When will the madness stop?
Flizzzipper said:Wow, Jermaine is worthless.
Pimpwerx said:Why do people say the Heat have an easy road to the Finals? Because we embarassed everyone we played? Hey, that's just b/c the Heat are that damn good. The Nets weren't a bad squad. Were they worse than the Grizzlies or Nugs?
The Nets weren't a bad squad. Were they worse than the Grizzlies or Nugs?
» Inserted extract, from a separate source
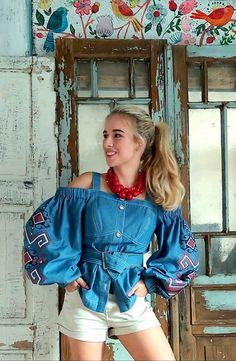 Linen Mexican style blouse Ukrainian blouse Vyshyvanka in Bohemian style Linen shirt Linen blouse of Khaki color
Lots of teams "barely" make the playoffs. It's the last seed, duh. Again, how're the low seeds in the East any worse than the low seeds in the West? Look at the Sonics. Supposedly a great Western team coming into the playoffs, but right now, I'd pick the Pacers, Pistons and Heat over the Sonics. I'd pick those three over the Mavs too. Yet the East gets pegged as being weak all the time. Most of the teams that didn't make it were garbage, but as far as the playoffs are concerned, I don't think it's fair to call the East weak when there are actually three teams capable of making a strong Finals run, as opposed to the obvious two from the West. The Spurs and the Suns are the teams that will emerge from the West, and neither is a lock to beat any of the three East teams still in contention. The doubters will be proven wrong...AGAIN. PEACE.Pellham said:The Nets were terrible. They only barely made the playoffs to begin with.